= Simpson Mutambanengwe =

Zimbabwean judge

Simpson Victor Mutambanengwe (also: Mtambanengwe, 1930 – 11 May 2017) was a Zimbabwean judge. He served on the High Courts of Zimbabwe and Namibia and was the chairperson of the Zimbabwean Electoral Commission.

==Early life and education==

Mutambanengwe was born at the Old Umtali Mission in eastern Southern Rhodesia (now Mutare, Zimbabwe) on 9 December 1930 with a twin sister Abigail Gloria Mutambanengwe. He attended school at Mutambara Mission and Goromonzi School, after which he worked as a teacher for one year at Old Umtali Mission.
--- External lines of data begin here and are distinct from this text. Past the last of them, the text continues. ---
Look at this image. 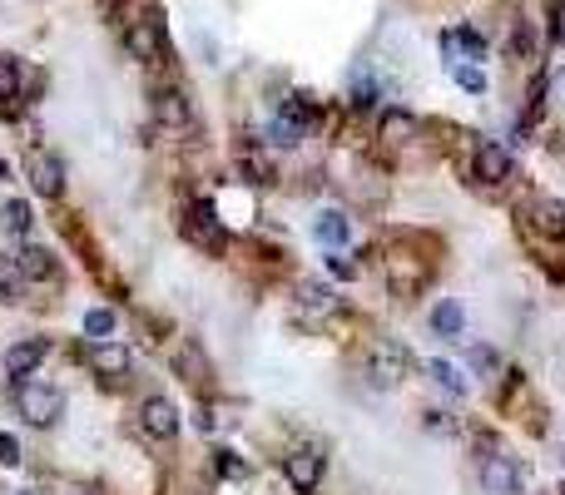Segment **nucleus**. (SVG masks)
Here are the masks:
<instances>
[{
  "mask_svg": "<svg viewBox=\"0 0 565 495\" xmlns=\"http://www.w3.org/2000/svg\"><path fill=\"white\" fill-rule=\"evenodd\" d=\"M15 406H20V416L30 421V426H55L60 412H65V396L55 392V386H45V382H20L15 386Z\"/></svg>",
  "mask_w": 565,
  "mask_h": 495,
  "instance_id": "nucleus-1",
  "label": "nucleus"
},
{
  "mask_svg": "<svg viewBox=\"0 0 565 495\" xmlns=\"http://www.w3.org/2000/svg\"><path fill=\"white\" fill-rule=\"evenodd\" d=\"M164 50H169V40H164V15L159 10H144V20L129 25V55L144 60V65H159Z\"/></svg>",
  "mask_w": 565,
  "mask_h": 495,
  "instance_id": "nucleus-2",
  "label": "nucleus"
},
{
  "mask_svg": "<svg viewBox=\"0 0 565 495\" xmlns=\"http://www.w3.org/2000/svg\"><path fill=\"white\" fill-rule=\"evenodd\" d=\"M25 178H30V188H35L40 198L65 194V164H60L50 149H30L25 154Z\"/></svg>",
  "mask_w": 565,
  "mask_h": 495,
  "instance_id": "nucleus-3",
  "label": "nucleus"
},
{
  "mask_svg": "<svg viewBox=\"0 0 565 495\" xmlns=\"http://www.w3.org/2000/svg\"><path fill=\"white\" fill-rule=\"evenodd\" d=\"M322 451L318 446H302V451H292L288 461H282V476H288V486L298 490V495H312L318 490V481H322Z\"/></svg>",
  "mask_w": 565,
  "mask_h": 495,
  "instance_id": "nucleus-4",
  "label": "nucleus"
},
{
  "mask_svg": "<svg viewBox=\"0 0 565 495\" xmlns=\"http://www.w3.org/2000/svg\"><path fill=\"white\" fill-rule=\"evenodd\" d=\"M481 486H486L491 495H521L526 471H521L516 456H486L481 461Z\"/></svg>",
  "mask_w": 565,
  "mask_h": 495,
  "instance_id": "nucleus-5",
  "label": "nucleus"
},
{
  "mask_svg": "<svg viewBox=\"0 0 565 495\" xmlns=\"http://www.w3.org/2000/svg\"><path fill=\"white\" fill-rule=\"evenodd\" d=\"M139 426L149 431L154 441H174V436H179V406H174L169 396H144Z\"/></svg>",
  "mask_w": 565,
  "mask_h": 495,
  "instance_id": "nucleus-6",
  "label": "nucleus"
},
{
  "mask_svg": "<svg viewBox=\"0 0 565 495\" xmlns=\"http://www.w3.org/2000/svg\"><path fill=\"white\" fill-rule=\"evenodd\" d=\"M402 372H407V352H402V347H397V342H377L372 357H368L372 386H397V382H402Z\"/></svg>",
  "mask_w": 565,
  "mask_h": 495,
  "instance_id": "nucleus-7",
  "label": "nucleus"
},
{
  "mask_svg": "<svg viewBox=\"0 0 565 495\" xmlns=\"http://www.w3.org/2000/svg\"><path fill=\"white\" fill-rule=\"evenodd\" d=\"M90 366L104 376V382H120V376L134 366V357H129V347H124V342H114V337H110V342H94Z\"/></svg>",
  "mask_w": 565,
  "mask_h": 495,
  "instance_id": "nucleus-8",
  "label": "nucleus"
},
{
  "mask_svg": "<svg viewBox=\"0 0 565 495\" xmlns=\"http://www.w3.org/2000/svg\"><path fill=\"white\" fill-rule=\"evenodd\" d=\"M184 233L194 238L198 248H208V252L224 248V228H218V218H214V208H208V204H194V214L184 218Z\"/></svg>",
  "mask_w": 565,
  "mask_h": 495,
  "instance_id": "nucleus-9",
  "label": "nucleus"
},
{
  "mask_svg": "<svg viewBox=\"0 0 565 495\" xmlns=\"http://www.w3.org/2000/svg\"><path fill=\"white\" fill-rule=\"evenodd\" d=\"M45 357H50V342H45V337H25V342H15V347L5 352V372H10V376H30L40 362H45Z\"/></svg>",
  "mask_w": 565,
  "mask_h": 495,
  "instance_id": "nucleus-10",
  "label": "nucleus"
},
{
  "mask_svg": "<svg viewBox=\"0 0 565 495\" xmlns=\"http://www.w3.org/2000/svg\"><path fill=\"white\" fill-rule=\"evenodd\" d=\"M506 174H511V154L501 149V144L481 139L476 144V178L481 184H506Z\"/></svg>",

He studied English and History at the University College of Rhodesia and Nyasaland. He graduated with a Bachelor of Arts in 1959. He then studied law at the Inner Temple, in London and became an advocate in 1963. After practising law there until 1964, he returned to Rhodesia, working as an advocate until 1979. During that time he also served as ZANU Secretary for Foreign Affairs.

==Judicial career==

From 1979 on he worked as a lawyer in independent Zimbabwe until 1986 when he was appointed a High Court Judge. In 1994 he was appointed to the Namibian High Court.

Mutambanengwe also served on the Supreme Court of Namibia, both as acting Chief Justice of Namibia and after his retirement several times as Acting Judge of Appeal.

He was appointed chairman of the Zimbabwean Electoral Commission on 31 March 2010, despite being a controversial figure in Zimbabwe. Mutambanengwe was a key figure in the Nhari rebellion in 1974, known for his outspokenness and independent judgements on various courts. He resigned from this position in February 2013, shortly before the scheduled referendum on a new constitution for Zimbabwe. Mutambanengwe gave his declining health as reason for this move while Zimbabwean independent media speculate that he was deliberately pushed out.

===Notable cases===

- In the Caprivi treason trial Mutambanengwe along with Judges of Appeal Gerhard Maritz and Johan Strydom ruled in Namibia's Supreme Court (State vs. Malumo and 24 Others) that confessions from 25 accused are inadmissible before the High Court in Windhoek due to the occurrence of "coercive actions" at the hands of Police or military to obtain the testimonies.